SUPPLIED PASSAGE
We bring today our joyful Thanksgiving for all the increase that the fertile earth has yielded. . . . We remember all those who plow the fields and sow the seed, who cultivate the rows of growing herbs and cultivate the harvest. We would be mindful of the mutual dependence of all the members of the family of (humanity) and would take a useful part in the world’s life. May we never be satisfied to enjoy plenty so long as any are in want. May we express our gratitude for nature’s gifts not in words alone, but also in the purposes for which we live and in the kindliness of our deeds. (Vincent Silliman, UU minister )
Song #54 Now Light is Less (Words by poet Theodore Roethke, hymn tune Sursum Corda composed by Alfred Morton Smith, both in the 20th c.)
Harvest, pt 1
What will you do this Thanksgiving? What makes Thanksgiving special for you?
The Best Meal (In Tapestry of Faith, www.uua.org. Inspired by a story in Tales for the Seventh Day: A Collection of Sabbath Stories by Nina Jaffe, New York: Scholastic Press, 2000). Once a there was a great chef who was famous throughout the land. She was so good she taught other people how to cook and their food was almost as tasty as hers. Just for fun, she would throw fancy dinner parties once a month. Everyone wanted to be invited to these dinners. For these dinners, she would instruct the student chefs to cook new and extravagant dishes. The dinner guests, in awe of the chef’s skills, would spend the dinner savoring each bite. All you would hear would be quiet little “ooohs” and “aaahs”. Because she wanted to always feature new goodies to eat at all her parties, she would travel far and wide all over the land to experience new food. Everywhere she went, the town would honor her. The best cooks would create dishes unique to their region. The great chef tasted them all and requested the recipes of the dishes she liked best. As you can imagine, she ate a lot of food and knew a great deal about how to prepare the best meals.

OBJECTIVE 1
Could you retype the Thanksgiving reading from "We bring today" to "special for you?" with no changes?
OBJECTIVE 2
How many lines of the records contain the string "rect"? Reply with the number alone.
The records are unrelated to the Thanksgiving reading.

GIVEN INFORMATION
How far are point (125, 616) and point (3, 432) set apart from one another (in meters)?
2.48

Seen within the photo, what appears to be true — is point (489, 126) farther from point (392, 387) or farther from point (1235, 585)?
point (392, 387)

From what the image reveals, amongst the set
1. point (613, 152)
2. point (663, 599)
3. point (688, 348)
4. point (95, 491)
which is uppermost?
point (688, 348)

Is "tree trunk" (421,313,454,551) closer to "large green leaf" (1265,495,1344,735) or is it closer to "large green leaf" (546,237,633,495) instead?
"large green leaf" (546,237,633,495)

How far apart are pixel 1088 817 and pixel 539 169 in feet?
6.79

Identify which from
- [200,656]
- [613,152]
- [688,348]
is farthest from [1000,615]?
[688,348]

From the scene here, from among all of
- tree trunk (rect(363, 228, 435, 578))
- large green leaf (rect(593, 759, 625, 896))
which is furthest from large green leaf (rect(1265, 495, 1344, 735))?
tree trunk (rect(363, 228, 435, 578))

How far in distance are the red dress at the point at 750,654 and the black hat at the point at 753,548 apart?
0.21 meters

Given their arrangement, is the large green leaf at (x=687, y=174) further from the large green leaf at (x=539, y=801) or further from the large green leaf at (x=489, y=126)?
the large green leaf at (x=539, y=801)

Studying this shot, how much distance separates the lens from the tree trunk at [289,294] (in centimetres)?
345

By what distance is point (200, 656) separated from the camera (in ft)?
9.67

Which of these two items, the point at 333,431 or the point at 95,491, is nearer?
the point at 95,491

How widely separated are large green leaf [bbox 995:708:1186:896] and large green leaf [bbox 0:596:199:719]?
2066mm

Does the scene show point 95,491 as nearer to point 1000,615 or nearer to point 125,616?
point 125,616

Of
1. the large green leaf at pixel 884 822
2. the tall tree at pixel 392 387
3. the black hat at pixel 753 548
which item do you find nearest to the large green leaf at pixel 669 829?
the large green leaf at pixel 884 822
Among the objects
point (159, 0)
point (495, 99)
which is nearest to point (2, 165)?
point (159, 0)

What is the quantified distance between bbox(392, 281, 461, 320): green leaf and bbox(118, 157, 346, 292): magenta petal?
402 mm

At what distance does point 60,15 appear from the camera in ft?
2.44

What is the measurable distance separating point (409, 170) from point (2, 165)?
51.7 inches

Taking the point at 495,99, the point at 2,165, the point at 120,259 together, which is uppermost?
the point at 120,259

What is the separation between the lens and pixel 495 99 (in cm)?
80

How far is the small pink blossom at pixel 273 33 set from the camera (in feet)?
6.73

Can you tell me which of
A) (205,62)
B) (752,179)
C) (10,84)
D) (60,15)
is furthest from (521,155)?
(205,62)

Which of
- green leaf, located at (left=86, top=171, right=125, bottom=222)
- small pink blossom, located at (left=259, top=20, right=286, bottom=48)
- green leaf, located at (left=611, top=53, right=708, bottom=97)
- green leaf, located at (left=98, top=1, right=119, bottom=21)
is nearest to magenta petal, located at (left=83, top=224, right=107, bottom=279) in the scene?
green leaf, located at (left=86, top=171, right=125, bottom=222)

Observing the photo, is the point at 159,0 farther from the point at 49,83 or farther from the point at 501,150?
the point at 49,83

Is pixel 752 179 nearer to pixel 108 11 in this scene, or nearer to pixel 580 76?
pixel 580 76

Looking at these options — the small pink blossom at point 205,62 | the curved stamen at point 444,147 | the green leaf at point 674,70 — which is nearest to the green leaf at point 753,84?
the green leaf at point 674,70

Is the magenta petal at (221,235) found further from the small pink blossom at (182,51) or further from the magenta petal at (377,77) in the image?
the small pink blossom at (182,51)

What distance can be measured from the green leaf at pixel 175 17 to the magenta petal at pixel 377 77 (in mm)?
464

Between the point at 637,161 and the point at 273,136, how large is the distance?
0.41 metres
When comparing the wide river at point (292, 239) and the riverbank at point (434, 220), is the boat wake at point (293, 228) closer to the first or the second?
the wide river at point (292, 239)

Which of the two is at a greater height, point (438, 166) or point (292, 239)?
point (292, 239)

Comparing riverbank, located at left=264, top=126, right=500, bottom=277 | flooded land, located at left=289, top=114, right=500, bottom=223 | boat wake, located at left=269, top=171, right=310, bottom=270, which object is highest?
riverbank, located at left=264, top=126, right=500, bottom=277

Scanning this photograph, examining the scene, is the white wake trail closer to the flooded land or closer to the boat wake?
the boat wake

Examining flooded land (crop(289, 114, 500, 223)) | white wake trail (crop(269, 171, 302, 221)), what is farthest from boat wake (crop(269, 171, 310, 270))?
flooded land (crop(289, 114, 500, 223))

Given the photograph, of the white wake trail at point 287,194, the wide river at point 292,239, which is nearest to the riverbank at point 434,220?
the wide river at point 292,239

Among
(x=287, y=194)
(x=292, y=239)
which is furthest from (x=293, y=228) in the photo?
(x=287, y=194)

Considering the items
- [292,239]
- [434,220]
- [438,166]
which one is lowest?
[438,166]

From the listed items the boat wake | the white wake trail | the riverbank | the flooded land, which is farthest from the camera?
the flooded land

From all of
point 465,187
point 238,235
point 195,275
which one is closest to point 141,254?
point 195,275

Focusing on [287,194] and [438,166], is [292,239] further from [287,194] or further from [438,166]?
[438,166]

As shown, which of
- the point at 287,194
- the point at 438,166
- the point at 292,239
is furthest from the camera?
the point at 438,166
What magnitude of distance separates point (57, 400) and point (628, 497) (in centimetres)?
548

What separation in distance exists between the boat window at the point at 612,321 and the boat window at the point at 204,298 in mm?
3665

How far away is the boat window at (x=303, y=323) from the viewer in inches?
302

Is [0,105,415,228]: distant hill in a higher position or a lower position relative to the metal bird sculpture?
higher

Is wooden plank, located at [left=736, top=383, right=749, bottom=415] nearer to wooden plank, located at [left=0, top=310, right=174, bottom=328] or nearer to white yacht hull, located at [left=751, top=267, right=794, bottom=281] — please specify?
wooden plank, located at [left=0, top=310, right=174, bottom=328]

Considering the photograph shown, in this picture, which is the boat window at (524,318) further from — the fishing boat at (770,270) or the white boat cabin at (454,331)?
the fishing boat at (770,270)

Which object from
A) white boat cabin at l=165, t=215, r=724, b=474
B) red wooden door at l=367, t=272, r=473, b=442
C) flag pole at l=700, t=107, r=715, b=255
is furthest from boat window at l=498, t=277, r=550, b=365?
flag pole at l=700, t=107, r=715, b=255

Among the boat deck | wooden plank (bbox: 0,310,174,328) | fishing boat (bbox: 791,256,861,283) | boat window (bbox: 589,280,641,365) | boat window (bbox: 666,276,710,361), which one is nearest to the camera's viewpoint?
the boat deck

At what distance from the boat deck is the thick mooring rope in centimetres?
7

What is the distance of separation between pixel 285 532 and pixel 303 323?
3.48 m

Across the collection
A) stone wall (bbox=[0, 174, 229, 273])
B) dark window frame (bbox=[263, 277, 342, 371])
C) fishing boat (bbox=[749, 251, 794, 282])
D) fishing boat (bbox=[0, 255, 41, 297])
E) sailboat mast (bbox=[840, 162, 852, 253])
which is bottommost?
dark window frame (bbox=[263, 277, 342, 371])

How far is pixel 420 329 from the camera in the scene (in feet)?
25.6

FULL RESPONSE 1
We bring today our joyful Thanksgiving for all the increase that the fertile earth has yielded. . . . We remember all those who plow the fields and sow the seed, who cultivate the rows of growing herbs and cultivate the harvest. We would be mindful of the mutual dependence of all the members of the family of (humanity) and would take a useful part in the world’s life. May we never be satisfied to enjoy plenty so long as any are in want. May we express our gratitude for nature’s gifts not in words alone, but also in the purposes for which we live and in the kindliness of our deeds. (Vincent Silliman, UU minister )
Song #54 Now Light is Less (Words by poet Theodore Roethke, hymn tune Sursum Corda composed by Alfred Morton Smith, both in the 20th c.)
Harvest, pt 1
What will you do this Thanksgiving? What makes Thanksgiving special for you?

FULL RESPONSE 2
4